[Spatial question entries]
## BEGIN

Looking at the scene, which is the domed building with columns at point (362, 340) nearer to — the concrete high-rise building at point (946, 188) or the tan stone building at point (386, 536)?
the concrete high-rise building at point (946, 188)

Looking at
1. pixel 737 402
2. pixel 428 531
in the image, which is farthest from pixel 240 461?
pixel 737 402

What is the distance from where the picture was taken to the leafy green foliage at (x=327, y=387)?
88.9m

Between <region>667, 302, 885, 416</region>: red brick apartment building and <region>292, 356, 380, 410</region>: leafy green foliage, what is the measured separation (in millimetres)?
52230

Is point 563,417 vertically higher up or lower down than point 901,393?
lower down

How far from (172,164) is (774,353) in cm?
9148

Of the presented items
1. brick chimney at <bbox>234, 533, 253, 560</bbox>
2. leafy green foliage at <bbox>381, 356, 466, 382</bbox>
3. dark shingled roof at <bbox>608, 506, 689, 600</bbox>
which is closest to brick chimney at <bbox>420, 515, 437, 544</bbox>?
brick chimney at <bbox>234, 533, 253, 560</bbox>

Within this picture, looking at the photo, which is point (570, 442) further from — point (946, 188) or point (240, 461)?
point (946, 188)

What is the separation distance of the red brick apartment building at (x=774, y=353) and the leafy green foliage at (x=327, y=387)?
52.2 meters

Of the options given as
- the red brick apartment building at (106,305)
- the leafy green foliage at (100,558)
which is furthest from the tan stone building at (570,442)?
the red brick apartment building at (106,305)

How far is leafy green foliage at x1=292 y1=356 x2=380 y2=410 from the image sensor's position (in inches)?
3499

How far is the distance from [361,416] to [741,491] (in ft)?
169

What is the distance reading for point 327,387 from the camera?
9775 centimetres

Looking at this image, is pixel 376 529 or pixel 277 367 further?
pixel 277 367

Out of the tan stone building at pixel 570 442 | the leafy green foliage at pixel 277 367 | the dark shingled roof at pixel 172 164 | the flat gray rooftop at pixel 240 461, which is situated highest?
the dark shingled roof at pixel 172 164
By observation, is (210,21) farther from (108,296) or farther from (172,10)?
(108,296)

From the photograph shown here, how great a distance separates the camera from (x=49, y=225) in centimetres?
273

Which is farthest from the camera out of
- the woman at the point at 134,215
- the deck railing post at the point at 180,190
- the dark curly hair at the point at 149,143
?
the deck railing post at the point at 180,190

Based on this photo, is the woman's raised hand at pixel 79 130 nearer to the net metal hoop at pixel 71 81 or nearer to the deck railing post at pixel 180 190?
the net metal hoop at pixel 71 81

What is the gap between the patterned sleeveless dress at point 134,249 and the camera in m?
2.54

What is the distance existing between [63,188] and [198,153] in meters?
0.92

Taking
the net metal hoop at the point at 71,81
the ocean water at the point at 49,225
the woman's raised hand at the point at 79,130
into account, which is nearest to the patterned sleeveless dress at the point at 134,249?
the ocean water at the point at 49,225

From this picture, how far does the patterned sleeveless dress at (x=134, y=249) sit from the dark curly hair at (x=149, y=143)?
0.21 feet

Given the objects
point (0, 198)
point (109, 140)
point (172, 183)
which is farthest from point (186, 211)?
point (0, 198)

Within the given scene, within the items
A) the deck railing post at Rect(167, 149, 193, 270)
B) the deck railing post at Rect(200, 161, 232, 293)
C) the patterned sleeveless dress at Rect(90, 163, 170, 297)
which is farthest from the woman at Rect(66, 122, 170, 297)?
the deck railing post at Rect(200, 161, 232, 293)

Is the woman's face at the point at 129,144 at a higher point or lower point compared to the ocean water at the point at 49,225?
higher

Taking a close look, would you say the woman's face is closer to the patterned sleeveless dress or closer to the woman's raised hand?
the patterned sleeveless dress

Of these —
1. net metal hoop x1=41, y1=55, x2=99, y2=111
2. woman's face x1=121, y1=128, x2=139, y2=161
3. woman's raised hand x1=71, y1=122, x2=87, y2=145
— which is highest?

## END

**PROBLEM TO WORK ON**
Through the last line of the entries above, beginning at the line containing "Is the woman's face", transcribe each line exactly, both ends included and nothing more.

**SOLUTION TO THE PROBLEM**
Is the woman's face at the point at 129,144 at a higher point or lower point compared to the ocean water at the point at 49,225?
higher

Taking a close look, would you say the woman's face is closer to the patterned sleeveless dress or closer to the woman's raised hand?
the patterned sleeveless dress

Of these —
1. net metal hoop x1=41, y1=55, x2=99, y2=111
2. woman's face x1=121, y1=128, x2=139, y2=161
3. woman's raised hand x1=71, y1=122, x2=87, y2=145
— which is highest?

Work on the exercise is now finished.